When Creating Factory

I'll create a factory pipeline for [task]. This requires:

1. **Stages**:
   - [Stage 1]: [Purpose]
   - [Stage 2]: [Purpose]
   - ...

2. **Verification**:
   - [What will be verified]

3. **Branching/Loops** (if applicable):
   - [Conditions and flow]

Creating factory configuration...

After Factory Completes

Factory "[name]" completed successfully!

**Results**:
- ✅ Stage 1 ([id]): [Result]
- ✅ Stage 2 ([id]): [Result]
- ...

**Verification Results**:
- ✅ Tests: [X] passed, 0 failed
- ✅ Build: Success
- ✅ Commits: [X] commits created

**Artifacts**:
- Files created: [list]
- PRDs generated: [list]
- Test results: [summary]

When Factory Fails

Factory "[name]" failed at stage [stage_id].
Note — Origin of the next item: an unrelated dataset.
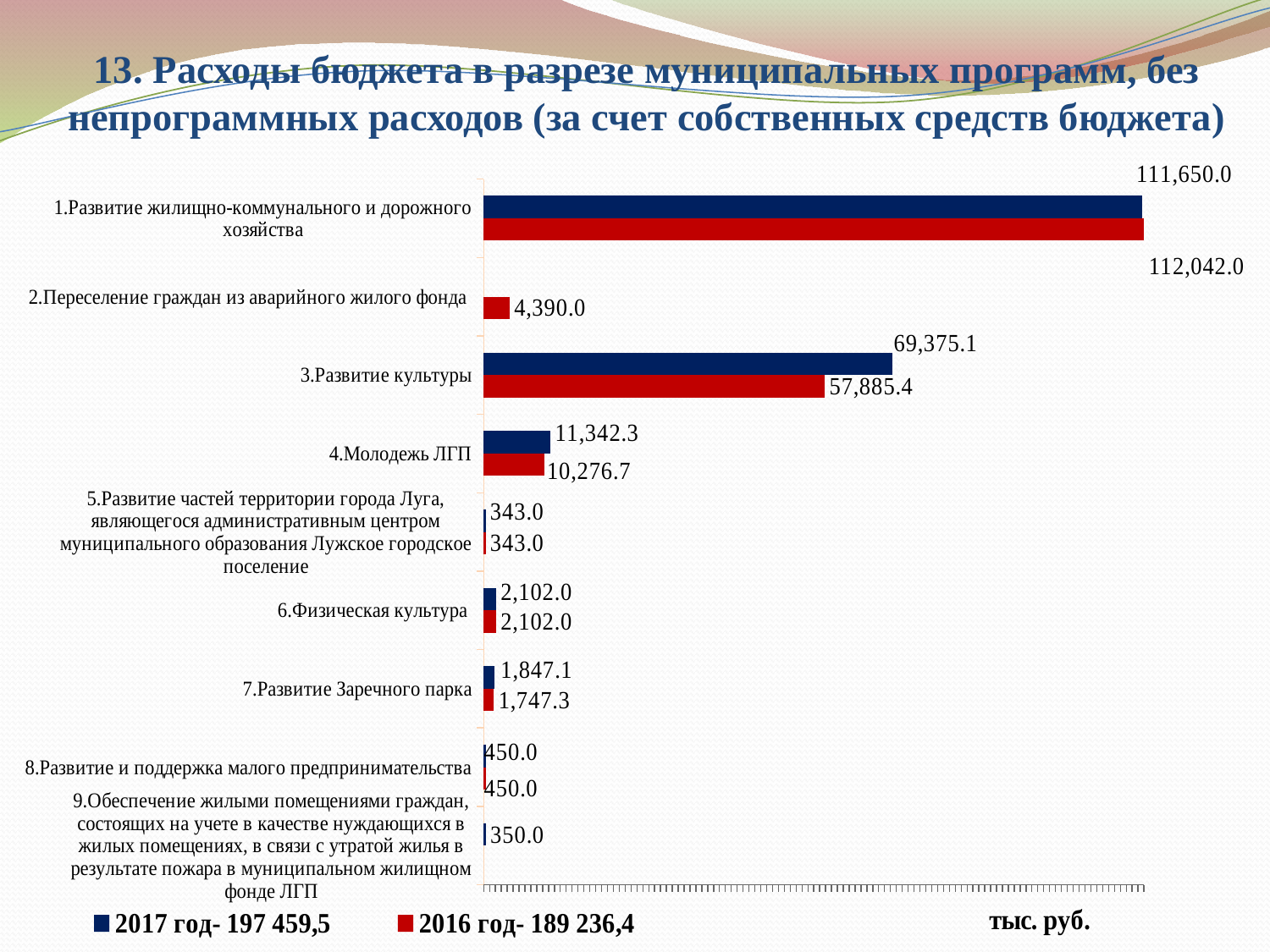
What is the 2016 value for "3.Развитие культуры"? 57,885.4 What is the 2017 value for "4.Молодежь ЛГП"? 11,342.3 What is the difference between the 2017 and 2016 values for "3.Развитие культуры"? 11,489.7 How many series does the legend list? 2 What is the 2016 value for "2.Переселение граждан из аварийного жилого фонда"? 4,390.0 What is the 2017 value for "3.Развитие культуры"? 69,375.1 For "1.Развитие жилищно-коммунального и дорожного хозяйства", which year has the larger value, 2017 or 2016? 2016 Which category has the highest 2017 value? 1.Развитие жилищно-коммунального и дорожного хозяйства What is the difference between the 2017 and 2016 values for "4.Молодежь ЛГП"? 1,065.6 What type of chart is shown on the slide? bar chart What total is shown in the legend for the 2017 год series? 197 459,5 What is the 2016 value for "7.Развитие Заречного парка"? 1,747.3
**Error**: [Error message]

**Verification Failed**:
- Expected: [requirements]
- Actual: [results]

**Logs**: `.ralph/factory/runs/run-TIMESTAMP/execution.log`

**Next steps**:
1. Review stage output in logs
2. Fix the issue
3. Resume: `ralph factory resume [name]`

Checklist Before Running Factory

  • Each stage has unique id
  • Dependencies specified with depends_on
  • Critical stages have verify blocks
  • Verification thresholds match actual test counts
  • Conditions use correct syntax: {{ expression }}
  • Loops have max_loops to prevent infinite execution
  • Variables defined before use
  • Commands properly escaped in YAML
  • Stage types are correct (prd|plan|build|custom|factory)

Related Documentation

  • Main Guide: skills/factory/SKILL.md - Complete reference
  • CLAUDE.md: Main Ralph CLI documentation
  • Source: lib/factory/ - Factory implementation
  • Examples: .ralph/factory/*.yaml - Real factory examples

Summary

Factory Mode = Declarative Pipelines + Tamper-Proof Verification

Key Takeaways:

  1. Always use verification gates - Don't trust agent output
  2. Use test_suite verifier for test validation
  3. Set max_loops on recursive stages
  4. Use depends_on for proper ordering
  5. Check git commits, test results, files - not text output
  6. Follow the examples in .ralph/factory/ directory

Remember: Verification gates are what make Factory Mode powerful. Without them, agents can claim success without doing work. With them, you have proof-of-work that cannot be faked.